Tue, 25 Oct 2005

Maintain the Constitution as Japan's apology

Hiroyuki Sakai, The Asahi Shimbun, Tokyo

For most of my 41-year career served in companies, I was assigned to various parts of Southeast Asia where I started and ran several local businesses. Working with local residents, I was often exposed to the vestiges of the "Greater East Asia War."

In the Philippines, a local mayor bitterly recounted to me during a New Year's party that thousands of Filipinos were accused of espionage, slaughtered and thrown into a ravine near my factory by the Japanese army.

All I could do was to mutter an apology for an act of atrocity committed by my parents' generation.

I was relieved when the mayor expressed appreciation for the way my factory was hiring thousands of citizens and treating them well and said he would not hold a grudge against something that happened a long time ago.

Still, I remember how he seemed to imply that local residents do not easily forget history.

In Singapore, I also came across a resident who begrudgingly told me how one of his parents was beheaded by a Japanese soldier.

In Taiwan, one person reproachfully said his parent was dragged into war and his house was burned down in an air raid. Even in Thailand, which was a Japanese ally, a resident criticized the Japanese army for landing at Singora in southern Thailand without giving advance notice to the Thais. These are just a few of the countless occasions on which I had to resign myself into listening to similar accounts.

On a television program aired on the evening of Oct. 11, a Myanmar man who helped the Japanese army during the war said his father was executed for working for the Japanese army. He showed a wad of military scrip issued by the Japanese government that could not be converted into real money.

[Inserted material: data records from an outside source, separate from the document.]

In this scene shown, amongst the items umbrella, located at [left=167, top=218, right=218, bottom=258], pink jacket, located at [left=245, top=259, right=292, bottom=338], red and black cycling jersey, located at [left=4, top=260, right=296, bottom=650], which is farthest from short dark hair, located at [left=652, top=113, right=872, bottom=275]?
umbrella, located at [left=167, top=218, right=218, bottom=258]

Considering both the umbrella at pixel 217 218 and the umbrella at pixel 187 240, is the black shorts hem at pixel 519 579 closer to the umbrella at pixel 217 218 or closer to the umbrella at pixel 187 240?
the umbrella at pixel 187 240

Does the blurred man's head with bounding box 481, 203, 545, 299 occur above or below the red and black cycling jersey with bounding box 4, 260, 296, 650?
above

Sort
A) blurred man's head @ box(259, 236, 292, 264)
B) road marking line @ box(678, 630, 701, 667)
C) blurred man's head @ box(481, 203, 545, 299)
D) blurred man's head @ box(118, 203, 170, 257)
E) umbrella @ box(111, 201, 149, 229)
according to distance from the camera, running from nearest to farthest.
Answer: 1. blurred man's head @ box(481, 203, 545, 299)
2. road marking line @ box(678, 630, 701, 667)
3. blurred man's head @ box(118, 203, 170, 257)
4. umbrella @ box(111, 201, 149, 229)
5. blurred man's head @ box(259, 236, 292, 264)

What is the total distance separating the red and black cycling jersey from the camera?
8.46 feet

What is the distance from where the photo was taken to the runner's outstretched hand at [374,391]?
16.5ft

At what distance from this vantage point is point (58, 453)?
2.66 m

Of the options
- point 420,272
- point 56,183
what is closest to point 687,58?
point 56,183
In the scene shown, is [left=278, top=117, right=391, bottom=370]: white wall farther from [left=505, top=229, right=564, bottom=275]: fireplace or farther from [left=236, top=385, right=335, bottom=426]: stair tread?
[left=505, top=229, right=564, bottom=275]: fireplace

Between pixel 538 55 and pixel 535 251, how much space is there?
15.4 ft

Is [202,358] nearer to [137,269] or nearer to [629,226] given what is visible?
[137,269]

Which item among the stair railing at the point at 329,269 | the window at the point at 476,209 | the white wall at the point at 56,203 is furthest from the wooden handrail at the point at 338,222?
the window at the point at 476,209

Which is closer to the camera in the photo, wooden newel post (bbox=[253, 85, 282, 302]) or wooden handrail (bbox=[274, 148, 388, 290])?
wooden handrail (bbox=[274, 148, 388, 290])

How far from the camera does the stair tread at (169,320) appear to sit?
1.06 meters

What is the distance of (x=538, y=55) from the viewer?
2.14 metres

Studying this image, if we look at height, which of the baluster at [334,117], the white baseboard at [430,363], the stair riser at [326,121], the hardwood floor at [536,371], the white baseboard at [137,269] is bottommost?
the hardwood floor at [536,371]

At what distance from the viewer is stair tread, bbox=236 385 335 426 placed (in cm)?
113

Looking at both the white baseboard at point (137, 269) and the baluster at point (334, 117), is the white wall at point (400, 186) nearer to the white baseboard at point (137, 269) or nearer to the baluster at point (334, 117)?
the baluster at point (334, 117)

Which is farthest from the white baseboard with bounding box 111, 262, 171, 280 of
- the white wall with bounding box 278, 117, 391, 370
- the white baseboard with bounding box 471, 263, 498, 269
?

I recently read Senso Sekinin-ron (A view on war responsibility) written by Shinichi Arai and published by Iwanami Shoten in June. In the book, the author points out that postwar Japan has not reflected on its wartime deeds and goes on to say that the Japanese people have yet to specify war criminals and punish by themselves as the aggressor and apologize to the peoples of Asian countries for causing them damage.

Having personally undergone the above mentioned experiences, I was taken aback at his observation. The first part about Japan failing to reflect on its wartime aggression is commonly debated among intellectuals.

But it struck me that the second point tends to escape our attention. It is our obligation as a nation to apologize to the peoples of Asia. For that, we must achieve peaceful coexistence with them. And the process to attain that goal starts from denying all possibilities of war and much more aggression to other countries.

In that sense, constitutional revision, in particular revising war-renouncing Article 9, is a serious problem. Having scored a landslide victory in the September Lower House election under the banner of postal privatization, the Liberal Democratic Party led by Prime Minister Junichiro Koizumi drafted its constitutional revision proposals.

They ratify the Self-Defense Forces as a national army and spell out patriotism and national defense. They appear that in order to protect "independence," they call for an "effort by the people who love their country." But I think "effort" anticipates the draft system and overseas dispatch of Japanese troops.

I belong to the last generation of Japanese who personally experienced World War II. Also, as a person who worked with Asian people and shared their joys and sorrows, I wish to call on fellow Japanese never to cause misery and damage to our Asian neighbors.

We must not cause them to harbor fear and wariness toward Japan. For that, we must safeguard our peace Constitution, which is unique in the world. I believe maintaining the Constitution serves as the rigid backbone of our apology to the Asian people who suffered from Japan.

The writer is a former business executive in Southeast Asia.